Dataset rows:
§ §
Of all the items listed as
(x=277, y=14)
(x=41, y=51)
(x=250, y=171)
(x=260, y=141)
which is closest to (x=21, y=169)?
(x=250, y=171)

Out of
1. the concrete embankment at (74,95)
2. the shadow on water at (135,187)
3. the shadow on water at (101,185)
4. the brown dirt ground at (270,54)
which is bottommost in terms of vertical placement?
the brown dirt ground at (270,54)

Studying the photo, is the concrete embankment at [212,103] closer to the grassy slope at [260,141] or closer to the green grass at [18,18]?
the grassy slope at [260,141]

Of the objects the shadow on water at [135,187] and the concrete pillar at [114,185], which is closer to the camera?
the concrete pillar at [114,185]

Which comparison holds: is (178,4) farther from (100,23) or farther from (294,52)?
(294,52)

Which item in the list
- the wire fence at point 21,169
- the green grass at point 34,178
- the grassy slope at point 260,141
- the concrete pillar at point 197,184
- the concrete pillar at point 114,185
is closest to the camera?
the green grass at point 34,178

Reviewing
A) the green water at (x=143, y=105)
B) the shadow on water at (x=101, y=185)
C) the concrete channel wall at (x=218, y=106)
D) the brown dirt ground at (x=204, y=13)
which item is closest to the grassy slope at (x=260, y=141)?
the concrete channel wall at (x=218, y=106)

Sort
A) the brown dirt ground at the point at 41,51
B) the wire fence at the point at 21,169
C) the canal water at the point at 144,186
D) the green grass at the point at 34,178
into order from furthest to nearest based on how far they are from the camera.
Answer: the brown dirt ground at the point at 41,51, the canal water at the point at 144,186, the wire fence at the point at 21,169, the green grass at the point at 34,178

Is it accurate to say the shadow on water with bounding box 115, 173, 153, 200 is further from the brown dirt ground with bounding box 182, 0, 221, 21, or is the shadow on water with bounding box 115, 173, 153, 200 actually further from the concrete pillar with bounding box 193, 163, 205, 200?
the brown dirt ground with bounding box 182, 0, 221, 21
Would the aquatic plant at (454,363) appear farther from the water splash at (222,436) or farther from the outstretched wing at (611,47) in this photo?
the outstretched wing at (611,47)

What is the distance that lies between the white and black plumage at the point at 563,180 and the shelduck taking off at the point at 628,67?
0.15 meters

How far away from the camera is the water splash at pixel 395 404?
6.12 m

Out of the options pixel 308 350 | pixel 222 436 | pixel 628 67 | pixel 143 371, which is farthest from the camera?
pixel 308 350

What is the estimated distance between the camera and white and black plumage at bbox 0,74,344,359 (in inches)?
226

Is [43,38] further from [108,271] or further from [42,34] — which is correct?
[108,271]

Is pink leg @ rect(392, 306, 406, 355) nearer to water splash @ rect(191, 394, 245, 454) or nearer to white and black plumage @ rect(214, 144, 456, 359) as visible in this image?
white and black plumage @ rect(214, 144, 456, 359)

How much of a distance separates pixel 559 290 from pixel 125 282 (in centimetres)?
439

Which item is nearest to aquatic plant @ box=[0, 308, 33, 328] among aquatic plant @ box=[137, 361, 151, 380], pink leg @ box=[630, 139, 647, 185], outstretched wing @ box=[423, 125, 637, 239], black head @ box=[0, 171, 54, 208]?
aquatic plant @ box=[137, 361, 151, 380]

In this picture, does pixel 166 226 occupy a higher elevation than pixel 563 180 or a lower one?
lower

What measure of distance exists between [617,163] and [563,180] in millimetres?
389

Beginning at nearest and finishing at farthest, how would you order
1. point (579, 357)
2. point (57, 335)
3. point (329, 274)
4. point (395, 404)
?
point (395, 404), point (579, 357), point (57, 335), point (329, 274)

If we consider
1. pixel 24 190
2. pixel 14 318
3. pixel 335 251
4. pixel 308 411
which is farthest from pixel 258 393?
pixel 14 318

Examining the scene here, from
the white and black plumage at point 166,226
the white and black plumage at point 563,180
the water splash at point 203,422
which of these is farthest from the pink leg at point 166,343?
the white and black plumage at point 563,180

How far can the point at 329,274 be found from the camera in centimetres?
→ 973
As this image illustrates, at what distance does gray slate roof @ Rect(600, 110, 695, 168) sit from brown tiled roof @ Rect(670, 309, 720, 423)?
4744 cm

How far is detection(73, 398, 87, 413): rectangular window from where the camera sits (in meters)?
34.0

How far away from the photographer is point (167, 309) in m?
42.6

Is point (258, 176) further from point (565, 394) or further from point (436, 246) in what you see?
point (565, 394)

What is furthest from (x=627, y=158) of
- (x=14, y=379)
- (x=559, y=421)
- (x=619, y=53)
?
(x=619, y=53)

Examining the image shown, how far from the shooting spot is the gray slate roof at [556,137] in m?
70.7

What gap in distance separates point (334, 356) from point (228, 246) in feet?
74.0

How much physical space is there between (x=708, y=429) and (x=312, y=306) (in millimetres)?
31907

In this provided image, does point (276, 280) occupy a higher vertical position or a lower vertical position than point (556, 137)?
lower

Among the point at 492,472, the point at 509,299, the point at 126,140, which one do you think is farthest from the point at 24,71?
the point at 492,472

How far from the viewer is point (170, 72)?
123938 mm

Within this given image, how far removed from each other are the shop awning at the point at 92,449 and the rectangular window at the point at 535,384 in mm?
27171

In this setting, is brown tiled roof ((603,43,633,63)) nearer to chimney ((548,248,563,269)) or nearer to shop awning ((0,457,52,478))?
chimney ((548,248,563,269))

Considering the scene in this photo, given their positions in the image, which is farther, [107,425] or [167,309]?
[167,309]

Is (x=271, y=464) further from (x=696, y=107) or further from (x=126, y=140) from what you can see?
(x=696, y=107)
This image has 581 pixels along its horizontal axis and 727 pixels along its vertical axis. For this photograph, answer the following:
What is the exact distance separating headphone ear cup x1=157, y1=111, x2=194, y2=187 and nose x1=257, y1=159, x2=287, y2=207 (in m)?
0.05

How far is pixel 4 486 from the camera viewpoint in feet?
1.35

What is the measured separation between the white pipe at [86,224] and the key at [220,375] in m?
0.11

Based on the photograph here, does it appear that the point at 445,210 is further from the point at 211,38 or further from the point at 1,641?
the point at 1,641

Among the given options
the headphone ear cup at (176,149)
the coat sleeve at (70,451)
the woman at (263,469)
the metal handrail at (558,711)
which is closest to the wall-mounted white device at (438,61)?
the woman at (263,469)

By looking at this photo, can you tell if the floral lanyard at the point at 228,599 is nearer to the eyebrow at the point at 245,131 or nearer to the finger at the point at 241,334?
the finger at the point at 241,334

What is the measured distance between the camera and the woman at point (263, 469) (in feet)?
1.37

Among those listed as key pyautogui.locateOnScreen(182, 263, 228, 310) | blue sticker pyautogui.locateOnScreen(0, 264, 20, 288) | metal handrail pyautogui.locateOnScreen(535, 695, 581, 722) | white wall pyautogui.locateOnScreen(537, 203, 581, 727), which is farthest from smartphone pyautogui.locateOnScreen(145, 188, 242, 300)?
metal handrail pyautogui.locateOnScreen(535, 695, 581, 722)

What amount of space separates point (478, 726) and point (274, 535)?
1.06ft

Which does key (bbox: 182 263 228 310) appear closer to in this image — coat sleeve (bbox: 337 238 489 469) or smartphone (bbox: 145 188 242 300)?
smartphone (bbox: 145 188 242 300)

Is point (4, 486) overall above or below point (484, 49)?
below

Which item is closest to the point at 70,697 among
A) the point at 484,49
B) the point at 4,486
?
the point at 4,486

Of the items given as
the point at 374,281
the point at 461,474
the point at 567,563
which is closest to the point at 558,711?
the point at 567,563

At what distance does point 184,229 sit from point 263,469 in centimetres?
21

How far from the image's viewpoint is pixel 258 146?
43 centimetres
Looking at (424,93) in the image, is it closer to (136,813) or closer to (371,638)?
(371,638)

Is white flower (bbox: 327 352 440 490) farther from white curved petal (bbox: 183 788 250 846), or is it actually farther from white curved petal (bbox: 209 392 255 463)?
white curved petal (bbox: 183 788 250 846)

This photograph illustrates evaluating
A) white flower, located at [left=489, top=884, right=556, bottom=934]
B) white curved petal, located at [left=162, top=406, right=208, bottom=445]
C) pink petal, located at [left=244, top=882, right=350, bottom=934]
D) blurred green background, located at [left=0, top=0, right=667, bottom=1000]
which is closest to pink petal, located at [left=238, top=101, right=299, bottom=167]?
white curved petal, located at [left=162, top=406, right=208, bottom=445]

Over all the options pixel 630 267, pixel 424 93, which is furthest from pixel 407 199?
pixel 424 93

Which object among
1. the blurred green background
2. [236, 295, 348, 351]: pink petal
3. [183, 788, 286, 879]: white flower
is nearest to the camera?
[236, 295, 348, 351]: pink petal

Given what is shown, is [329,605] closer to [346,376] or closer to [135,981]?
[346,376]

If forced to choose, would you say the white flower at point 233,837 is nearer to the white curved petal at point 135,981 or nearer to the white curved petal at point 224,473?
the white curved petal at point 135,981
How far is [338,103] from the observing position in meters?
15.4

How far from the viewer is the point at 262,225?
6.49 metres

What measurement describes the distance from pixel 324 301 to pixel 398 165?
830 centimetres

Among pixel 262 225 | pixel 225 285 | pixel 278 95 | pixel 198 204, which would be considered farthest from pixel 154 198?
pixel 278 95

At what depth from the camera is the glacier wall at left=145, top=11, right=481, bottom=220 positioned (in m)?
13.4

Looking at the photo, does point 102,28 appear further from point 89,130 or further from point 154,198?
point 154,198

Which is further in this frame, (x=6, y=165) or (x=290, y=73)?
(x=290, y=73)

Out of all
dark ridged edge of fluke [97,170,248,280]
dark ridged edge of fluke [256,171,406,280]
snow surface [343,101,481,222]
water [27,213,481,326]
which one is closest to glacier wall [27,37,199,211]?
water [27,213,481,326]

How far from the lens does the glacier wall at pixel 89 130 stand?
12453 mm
§ §
* **Short exercise**
List each line of the entries above that contains the string "locateOnScreen", matching case exactly.

* **Worked answer**
Among those listed as key pyautogui.locateOnScreen(182, 263, 228, 310) | blue sticker pyautogui.locateOnScreen(0, 264, 20, 288) | metal handrail pyautogui.locateOnScreen(535, 695, 581, 722) | white wall pyautogui.locateOnScreen(537, 203, 581, 727), which is farthest from smartphone pyautogui.locateOnScreen(145, 188, 242, 300)?
metal handrail pyautogui.locateOnScreen(535, 695, 581, 722)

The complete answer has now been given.